Вернемся к моей хипповой юности. Да, я по-прежнему выискивал в любой литературе отрывки из недоступной мне Библии и по-прежнему любил заходить в храмы, если они попадались мне по пути, где удивлял старушек знанием иконописных сюжетов. Но все это было не более чем хобби, далекое от моей жизни, ее событий и моих поступков, часто подлых и гадких. В ответ на призывы мамы, деда, бабушки, которые указывали мне на это, я вполне логично говорил: «А в чем дело? Ведь Бога нет — соответственно, все позволено. С чего вы взяли, что нельзя то, нельзя это?» Пожалуй, единственное, что я, к нынешнему своему удивлению, признавал, — что нельзя предавать. Хотя, конечно, это было нелогичным с моей стороны. Почему нельзя, если Бога нет? Все равно, когда все умрут, ничего не будет. И какая в посмертном небытии разница между предателем и героем? Правда, этой нелогичности я тогда не видел. Более того, под предательством я понимал только нечто, ну, скажем, политическое. Например, не выдать друзей милиции. Предательства в личных отношениях, которые я совершал тогда налево и направо, для меня виделись чем-то совершенно естественным. Но все остальное, кроме такого весьма специфического понимания предательства (ну и причинения физического вреда другому человеку — я ведь называл себя пацифистом), я считал вполне нормальным и допустимым. Мои неверующие родные не могли меня убедить, почему нельзя совершать те или иные поступки. Мои ответы ставили их в тупик. Аморально, безнравственно? А откуда тогда берутся мораль и нравственность и что это такое вообще? А если для меня естественна совсем другая модель поведения, то чем она безнравственнее предпочитаемой ими модели? При этом я даже не задумывался над тем, что моя «модель поведения», то есть мой образ жизни, причинял тяжелые страдания моей семье, моим близким. Напротив, я обижался на них и скандалил с ними, обвиняя их во вмешательстве в мою жизнь, так как они не позволяют мне делать все, что я хочу. Но брать у них деньги не стыдился и считал это нормой.

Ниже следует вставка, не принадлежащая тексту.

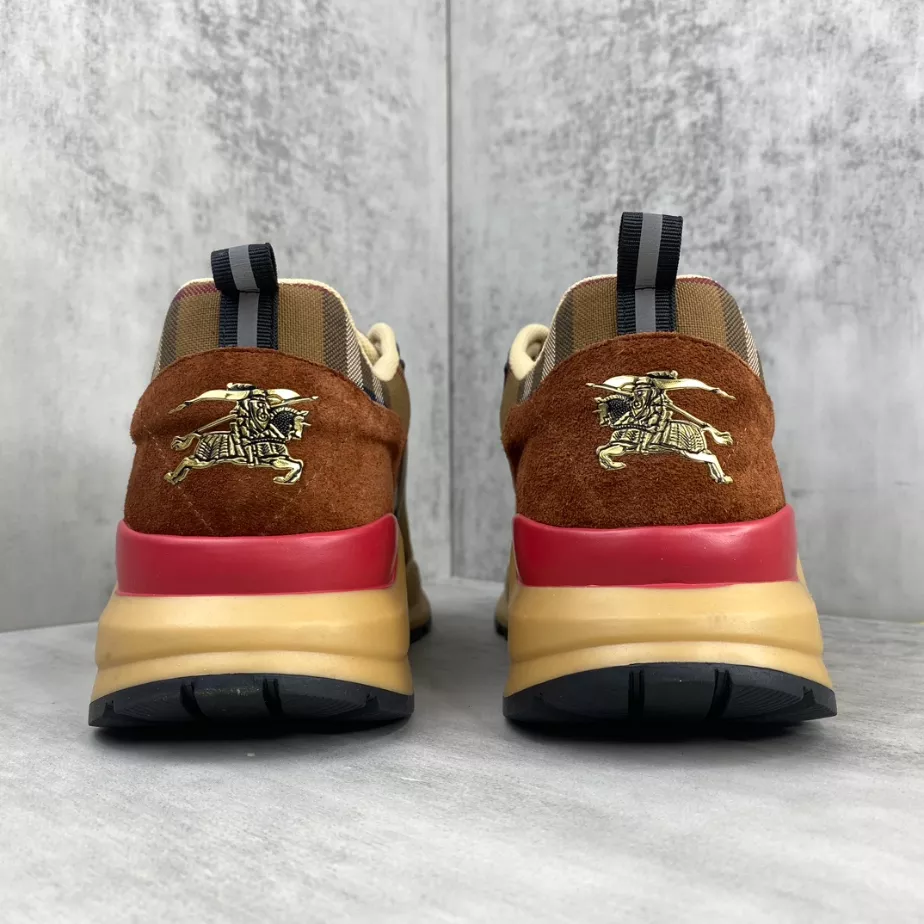 BURBERRY PLATFORM SNEAKERS - BBR062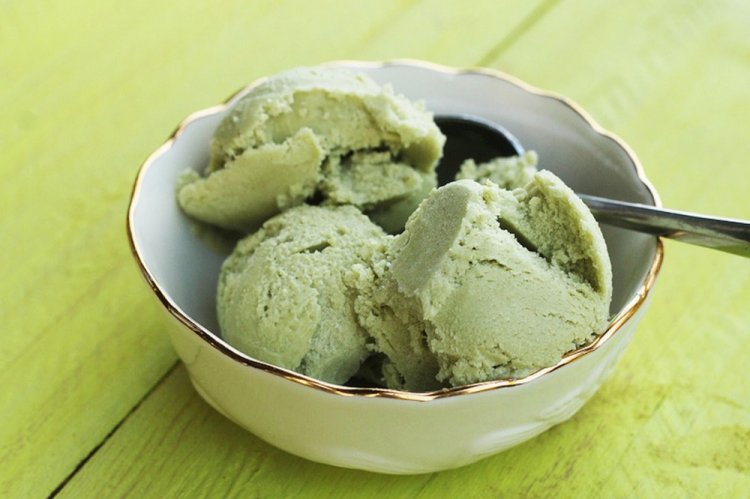 Кокосовое кето-мороженое из авокадо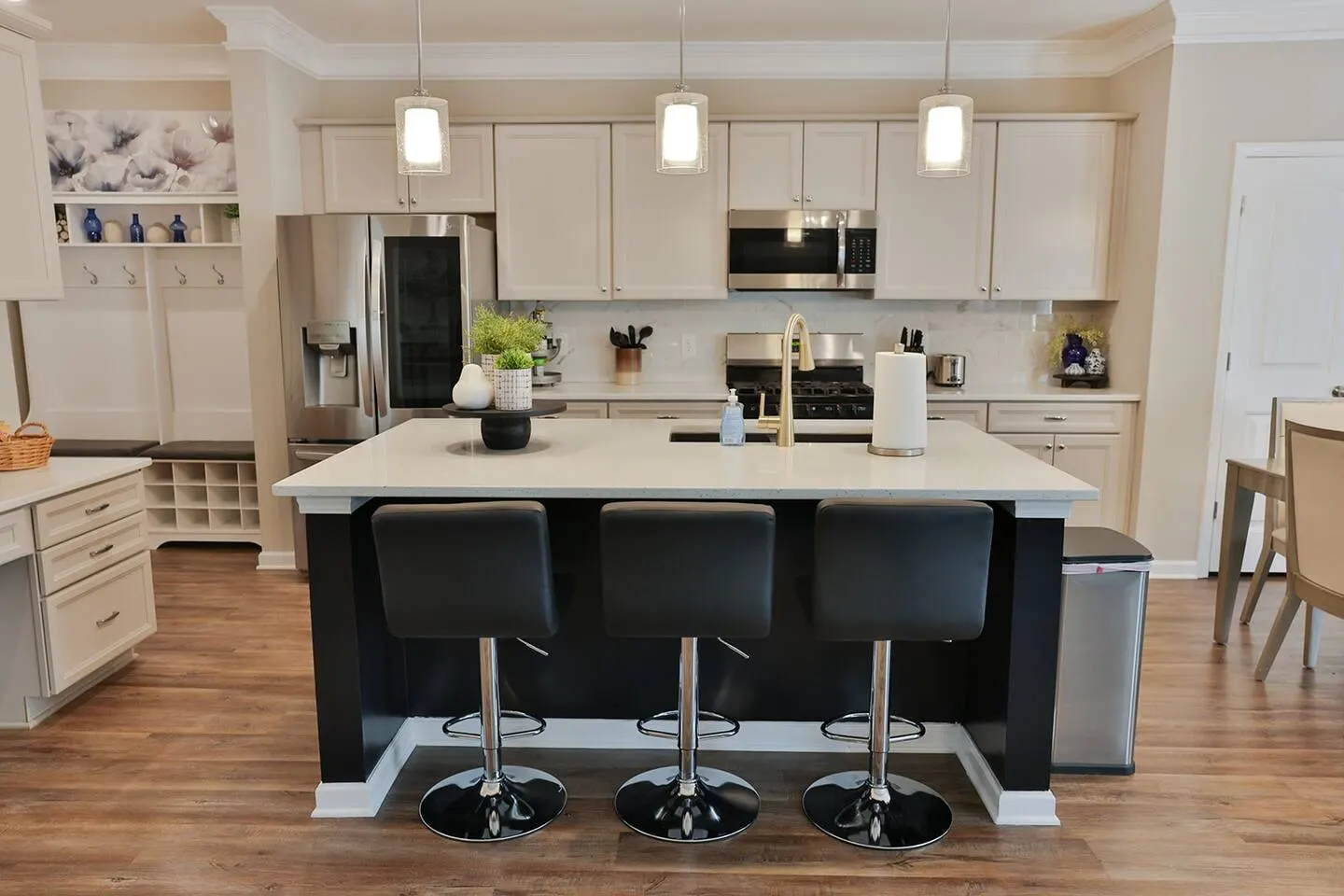 Lincoln Luxury! 5BR w/2 Kings with boat parking! 18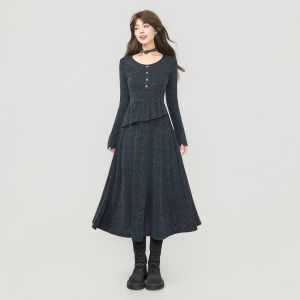 KEIKO | Đầm Len Velvet Elegance Ôm Dáng Đế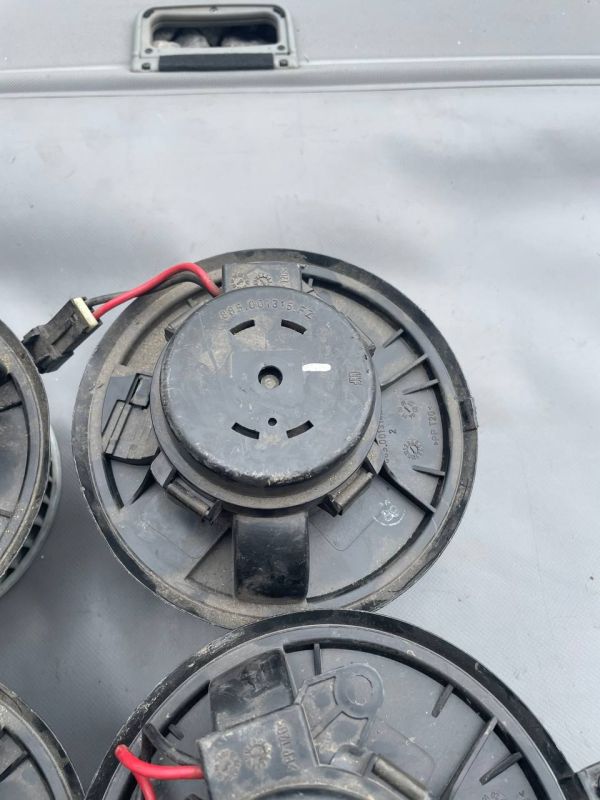 52488121 Моторчик печки Renault Laguna 2 вентилятор електродвигун опалювача 885001315.FZ лагуна 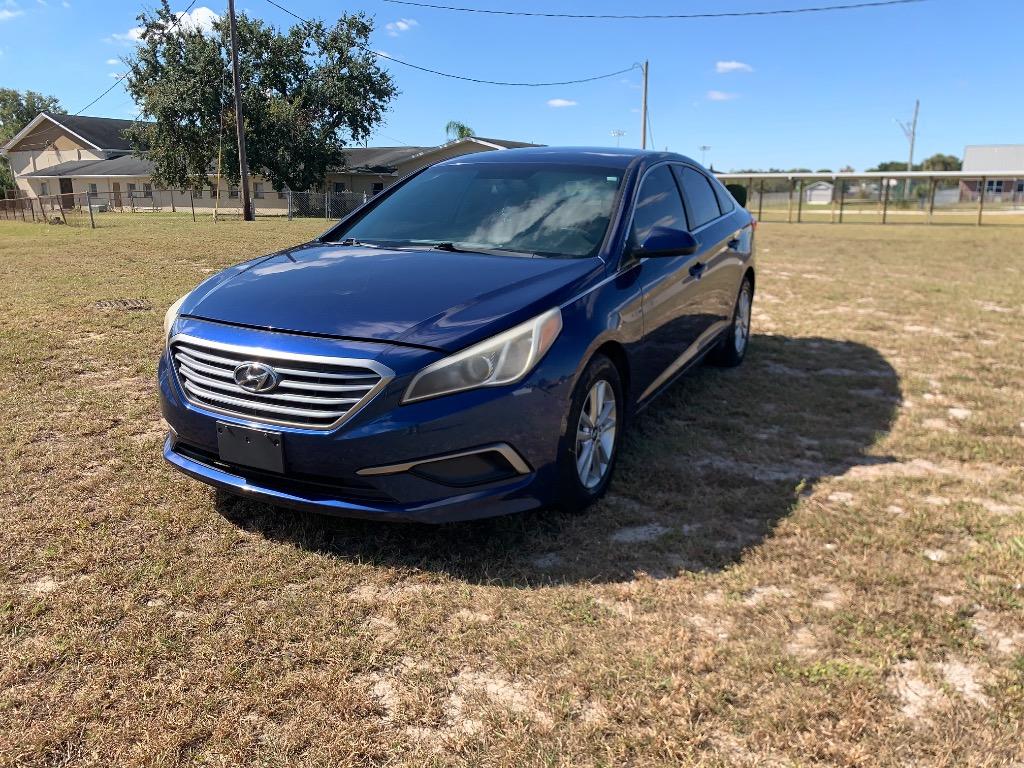 2017 Hyundai Sonata - $5,800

В такой тяжелой и постыдной слепоте я пребывал все дольше и дольше и увязал в ней все глубже и глубже. Ту неизбывную внутреннюю неудовлетворенность собой, которую не мог не ощущать, я списывал на внешнюю среду, на обрыдший советский строй и все советское общество. Страна моей мечты — Америка, в которой царят свобода и счастье для всех и каждого,—недостижима. Безжалостная судьба забросила меня в совдепию, для которой я абсолютно чуждый элемент. Значит нужно из нее уйти во внутреннюю эмиграцию и жить, как будто этой совдепии не существует. Для этого требуется перестать лицемерить и начать, по совету Солженицына, жить не по лжи. Поэтому чем дальше, тем меньше я соблюдал обычную для советского человека осторожность: я разговаривал со всеми и обо всем, не опасаясь высказывать свое мнение. Антисоветской агитацией я не занимался, но открытое пренебрежение тем, что составляло общепринятый образ жизни, не могло не бросаться в глаза. Это тоже была идеологическая позиция. Разумеется, в институте дела мои шли все хуже. Мое демонстративно вызывающее поведение никто не собирался терпеть бесконечно, тем более что исправляться я не собирался.

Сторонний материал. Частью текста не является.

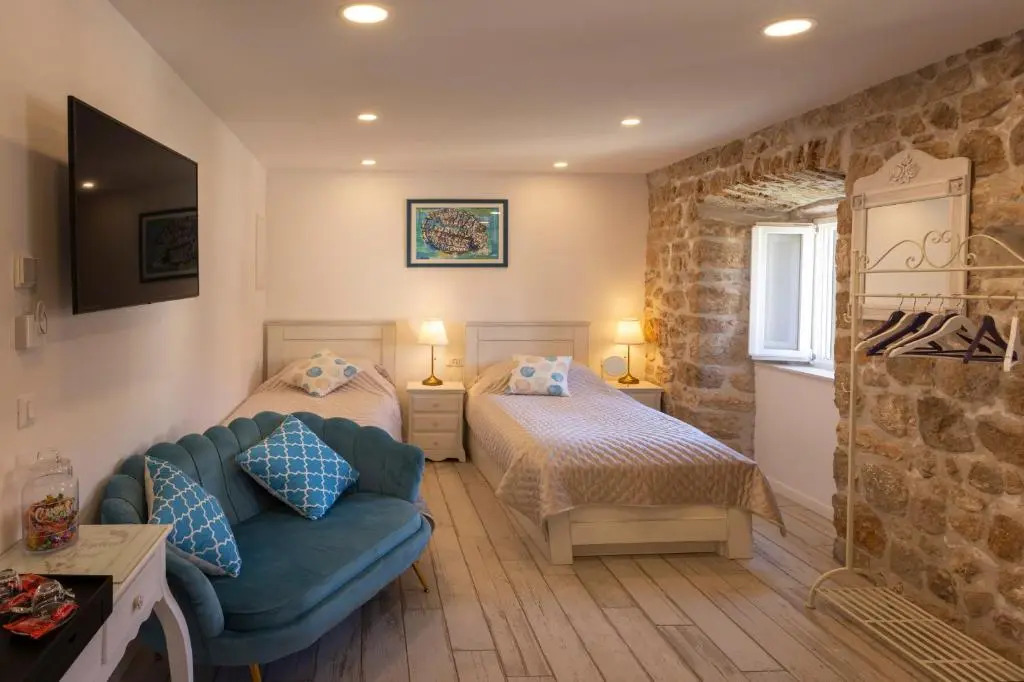 Stayeva 11 image rooms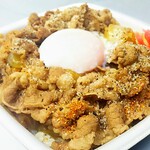 Yoshinoya - 牛丼特盛ツユダク632円 半熟玉子75円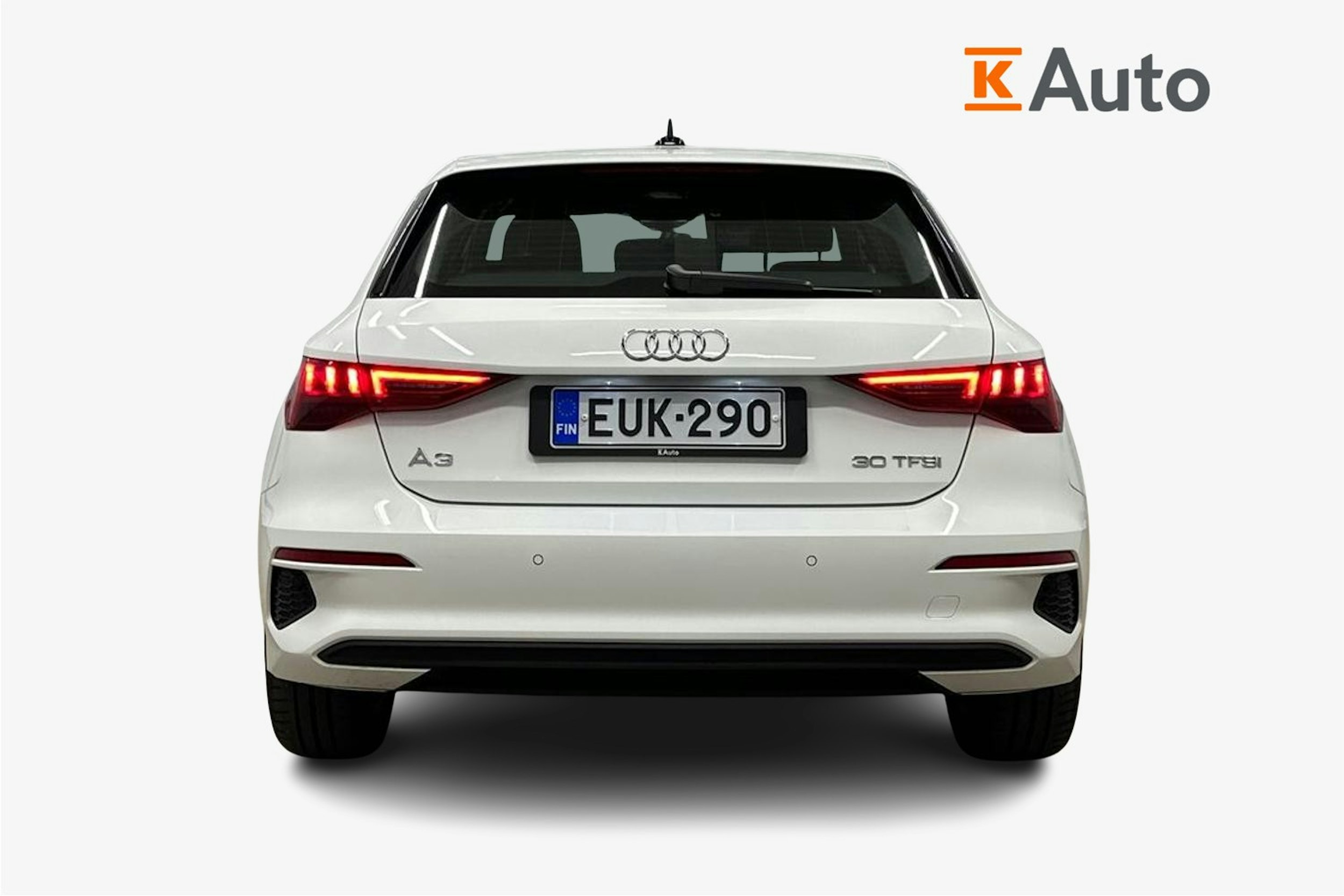 valkoinen Audi A3 2022 kuva 3.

Удивительно, что я еще так долго продержался в институте, прежде чем меня выгнали, как «не соответствующего моральному облику советского студента». Формально мне были инкриминированы неуспеваемость и непосещаемость: количество моих прогулов вполне позволяло применить ко мне санкции по этой линии. И хотя были студенты, не появлявшиеся на занятиях куда больше моего, к пятой сессии меня не допустили. Так к непосещаемости добавилась неуспеваемость, что и создало все предпосылки для законного отчисления.
Почти вся наша состоявшая из женского пола группа пришла просить за меня в деканат. Там им сообщили, что ко мне применяется педагогическая мера: я не ценю высокой привилегии быть советским студентом. Пускай я поработаю на тяжелой работе («а не каким-нибудь лаборантом, просиживающим штаны за шкафом»), пойму что почем, и тогда, при наличии хорошей характеристики, меня, конечно, восстановят.
Мне уже было все равно, но ради мамы, у которой очередной виток моих приключений вызвал тяжелый сердечный приступ, я обещался сделать все как надо. На работу я устроился сразу же. Забрав документы из института, я зашел навестить знакомую, работавшую лаборанткой в кардиологическом институте на Пироговке. На всякий случай решил зайти в отдел кадров. Там сказали, что срочно нужен рентгентехник в отдел реанимации. Я, не раздумывая, попросился на эту должность. За несколько дней меня обучили обращению с аппаратами, и я приступил к работе.